**Stated task**
Copy out the fine rolls blog entry for late July 1257, everything from "King Henry’s itinerary" down to "period, click here.", substituting "Windsor" wherever "Woodstock" occurs.

**Document segment**
** Begin **

For the entry, click here (and count down nine entries from the top).

Henry III’s Fine Rolls Blog Sunday 15 July to Saturday 28 July 1257

Friday, July 27th, 2012

King Henry’s itinerary in these two week can be followed in the fine rolls.  Down to 20 July he is found at Woodstock. On 24 July he is at Coventry and on 29 July at Lichfield. For the membrane covering the period, click here.

Henry was on his way to Chester to meet the army he had summoned for his campaign against Llywelyn. Preparations were now in full swing.  On 18 July 100 good archers were summoned from Sussex and a 100 good lancers from Northamptonshire. There was, however,  an important change of plan. On 13 July Llywelyn had attacked Richard de Clare’s lordship of Glamorgan.  The result was that on 18 July Henry decided to split his army and place a substantial force in south Wales under Richard’s command. Henry was also anxious on another front, one he had very much to heart. There was more trouble in Scotland where factional disputes were threatening the peace of the young king Alexander, who was married to Henry’s cherished daughter Margaret. On 20 July Henry sent envoys to Scotland to try and settle the disputes.  On the same day we find that Queen Eleanor was on her way to stay at Nottingham. This journey, hitherto unexplained, was almost certainly connected with events in Scotland. Eleanor felt as strongly about the welfare of Alexander and Margaret as did Henry. In 1255, when they had been under threat before, she had gone all the way to Scotland with Henry to effect their rescue. On that occasion, Henry and Eleanor had broken their journey at Nottingham. This year, Eleanor probably saw it as a base from which, if necessary, she could go further north. In fact, Eleanor did not stay at Nottingham long, although the  windows of her apartments there had been glassed, and the walls  wainscoted, plastered and adorned with a painting of the story of Alexander. She found the air not to her taste (an issue on which she was always sensitive) and moved to  the Ferrers castle of Tutbury, which was then, through a wardship,  in her own hands.

** End **

**Data section**

** Begin **

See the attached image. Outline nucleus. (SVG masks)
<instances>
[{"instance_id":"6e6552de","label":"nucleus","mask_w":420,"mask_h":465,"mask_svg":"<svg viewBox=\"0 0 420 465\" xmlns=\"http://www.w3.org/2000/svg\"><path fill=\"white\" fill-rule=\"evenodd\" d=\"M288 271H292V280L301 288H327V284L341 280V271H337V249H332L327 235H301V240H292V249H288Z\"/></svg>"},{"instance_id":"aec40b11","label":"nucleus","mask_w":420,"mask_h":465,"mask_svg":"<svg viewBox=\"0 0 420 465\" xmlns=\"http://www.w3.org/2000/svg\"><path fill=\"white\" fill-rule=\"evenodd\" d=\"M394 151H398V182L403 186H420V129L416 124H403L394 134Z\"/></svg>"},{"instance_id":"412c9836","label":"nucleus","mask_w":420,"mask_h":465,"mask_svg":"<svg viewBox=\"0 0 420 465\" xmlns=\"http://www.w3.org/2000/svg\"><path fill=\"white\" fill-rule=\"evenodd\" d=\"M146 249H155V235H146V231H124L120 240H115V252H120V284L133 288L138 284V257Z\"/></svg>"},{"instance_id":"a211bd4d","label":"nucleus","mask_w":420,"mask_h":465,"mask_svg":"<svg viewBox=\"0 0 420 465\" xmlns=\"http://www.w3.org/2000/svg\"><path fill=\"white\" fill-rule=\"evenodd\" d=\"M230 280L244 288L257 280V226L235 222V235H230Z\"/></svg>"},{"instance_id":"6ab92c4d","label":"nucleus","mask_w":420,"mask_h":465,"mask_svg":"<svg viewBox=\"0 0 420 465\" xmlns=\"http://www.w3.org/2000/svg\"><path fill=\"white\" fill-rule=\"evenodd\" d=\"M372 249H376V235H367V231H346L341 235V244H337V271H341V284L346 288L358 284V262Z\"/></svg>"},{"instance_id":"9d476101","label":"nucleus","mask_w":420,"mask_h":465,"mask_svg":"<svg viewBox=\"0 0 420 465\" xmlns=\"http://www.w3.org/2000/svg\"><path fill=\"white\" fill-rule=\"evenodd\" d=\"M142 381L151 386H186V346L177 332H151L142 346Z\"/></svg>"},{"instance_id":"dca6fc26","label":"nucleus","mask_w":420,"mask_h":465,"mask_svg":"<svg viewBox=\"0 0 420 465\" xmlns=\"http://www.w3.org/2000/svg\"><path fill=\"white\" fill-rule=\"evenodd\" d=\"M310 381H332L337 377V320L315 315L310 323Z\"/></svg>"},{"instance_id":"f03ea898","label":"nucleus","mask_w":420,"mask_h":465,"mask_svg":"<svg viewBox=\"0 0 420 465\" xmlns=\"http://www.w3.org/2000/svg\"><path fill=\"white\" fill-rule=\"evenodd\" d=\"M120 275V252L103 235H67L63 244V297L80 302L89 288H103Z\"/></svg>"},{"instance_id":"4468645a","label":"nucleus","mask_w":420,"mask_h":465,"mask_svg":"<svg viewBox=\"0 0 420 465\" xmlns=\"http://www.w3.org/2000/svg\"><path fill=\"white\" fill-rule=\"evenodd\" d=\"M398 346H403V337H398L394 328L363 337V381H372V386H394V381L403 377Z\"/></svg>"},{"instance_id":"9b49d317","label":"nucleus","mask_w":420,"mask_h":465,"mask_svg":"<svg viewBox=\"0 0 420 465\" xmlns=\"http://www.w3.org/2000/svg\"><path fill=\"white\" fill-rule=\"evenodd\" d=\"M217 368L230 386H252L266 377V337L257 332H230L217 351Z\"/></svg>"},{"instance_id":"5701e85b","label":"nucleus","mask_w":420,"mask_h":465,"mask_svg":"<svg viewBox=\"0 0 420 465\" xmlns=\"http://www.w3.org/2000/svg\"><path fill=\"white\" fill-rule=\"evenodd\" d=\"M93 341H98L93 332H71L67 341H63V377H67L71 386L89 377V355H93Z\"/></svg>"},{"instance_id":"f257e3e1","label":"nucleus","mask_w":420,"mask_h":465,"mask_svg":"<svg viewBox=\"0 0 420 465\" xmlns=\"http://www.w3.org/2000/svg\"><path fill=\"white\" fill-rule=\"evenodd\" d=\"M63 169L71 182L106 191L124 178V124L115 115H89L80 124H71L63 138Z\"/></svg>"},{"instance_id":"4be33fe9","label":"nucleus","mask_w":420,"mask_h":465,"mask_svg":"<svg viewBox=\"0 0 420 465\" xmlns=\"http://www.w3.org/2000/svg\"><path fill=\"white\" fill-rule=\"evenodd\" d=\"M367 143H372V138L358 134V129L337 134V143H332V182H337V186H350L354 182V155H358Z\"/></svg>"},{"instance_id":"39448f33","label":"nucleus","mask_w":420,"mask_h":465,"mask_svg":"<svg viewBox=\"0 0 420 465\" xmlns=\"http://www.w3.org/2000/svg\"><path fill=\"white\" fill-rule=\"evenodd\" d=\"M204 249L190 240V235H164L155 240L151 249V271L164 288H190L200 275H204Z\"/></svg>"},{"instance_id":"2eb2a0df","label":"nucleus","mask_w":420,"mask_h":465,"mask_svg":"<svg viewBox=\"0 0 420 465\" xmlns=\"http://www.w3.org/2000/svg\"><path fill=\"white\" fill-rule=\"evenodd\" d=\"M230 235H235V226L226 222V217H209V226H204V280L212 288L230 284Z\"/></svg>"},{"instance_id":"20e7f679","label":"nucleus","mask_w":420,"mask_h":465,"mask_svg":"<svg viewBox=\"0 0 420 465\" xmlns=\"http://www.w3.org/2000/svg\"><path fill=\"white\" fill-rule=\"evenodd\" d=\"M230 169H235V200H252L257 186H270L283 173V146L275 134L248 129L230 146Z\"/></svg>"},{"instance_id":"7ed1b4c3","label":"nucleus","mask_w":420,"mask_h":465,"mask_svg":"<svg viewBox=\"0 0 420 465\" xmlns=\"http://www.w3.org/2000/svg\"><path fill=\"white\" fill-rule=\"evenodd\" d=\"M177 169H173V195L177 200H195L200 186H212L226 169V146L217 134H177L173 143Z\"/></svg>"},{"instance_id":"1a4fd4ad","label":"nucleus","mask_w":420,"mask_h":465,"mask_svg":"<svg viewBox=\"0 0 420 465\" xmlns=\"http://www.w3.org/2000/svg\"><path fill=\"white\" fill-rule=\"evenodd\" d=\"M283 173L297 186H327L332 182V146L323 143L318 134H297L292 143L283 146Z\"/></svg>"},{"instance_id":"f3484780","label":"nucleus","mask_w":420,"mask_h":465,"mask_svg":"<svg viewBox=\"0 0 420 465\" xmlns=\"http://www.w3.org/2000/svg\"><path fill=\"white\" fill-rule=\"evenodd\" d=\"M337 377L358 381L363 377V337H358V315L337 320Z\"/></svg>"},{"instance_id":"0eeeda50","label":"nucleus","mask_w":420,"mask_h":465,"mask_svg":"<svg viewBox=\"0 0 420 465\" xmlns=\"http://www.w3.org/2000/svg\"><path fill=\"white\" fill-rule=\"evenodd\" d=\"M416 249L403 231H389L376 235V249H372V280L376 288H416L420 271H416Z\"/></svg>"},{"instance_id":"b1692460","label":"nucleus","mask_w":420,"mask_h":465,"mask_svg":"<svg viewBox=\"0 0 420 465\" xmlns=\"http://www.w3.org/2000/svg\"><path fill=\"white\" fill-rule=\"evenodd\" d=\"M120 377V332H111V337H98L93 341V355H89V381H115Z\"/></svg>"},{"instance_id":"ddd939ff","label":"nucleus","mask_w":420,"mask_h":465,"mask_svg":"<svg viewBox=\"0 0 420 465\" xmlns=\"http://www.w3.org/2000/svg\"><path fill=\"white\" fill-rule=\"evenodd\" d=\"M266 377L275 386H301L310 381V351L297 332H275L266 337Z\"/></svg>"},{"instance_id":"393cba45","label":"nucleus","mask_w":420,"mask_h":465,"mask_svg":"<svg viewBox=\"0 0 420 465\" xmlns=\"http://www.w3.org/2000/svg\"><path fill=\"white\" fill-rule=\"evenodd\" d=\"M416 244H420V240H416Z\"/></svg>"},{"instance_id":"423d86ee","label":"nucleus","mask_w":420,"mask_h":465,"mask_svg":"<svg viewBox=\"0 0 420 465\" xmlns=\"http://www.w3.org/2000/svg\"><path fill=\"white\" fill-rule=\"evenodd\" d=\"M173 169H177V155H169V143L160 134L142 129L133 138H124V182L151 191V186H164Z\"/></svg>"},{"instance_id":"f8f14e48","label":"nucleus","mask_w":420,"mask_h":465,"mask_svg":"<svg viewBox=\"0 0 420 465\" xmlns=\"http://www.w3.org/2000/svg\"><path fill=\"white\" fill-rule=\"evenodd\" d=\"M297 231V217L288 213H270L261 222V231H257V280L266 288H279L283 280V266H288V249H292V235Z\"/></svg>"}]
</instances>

** End **

**In response**
King Henry’s itinerary in these two week can be followed in the fine rolls.  Down to 20 July he is found at Windsor. On 24 July he is at Coventry and on 29 July at Lichfield. For the membrane covering the period, click here.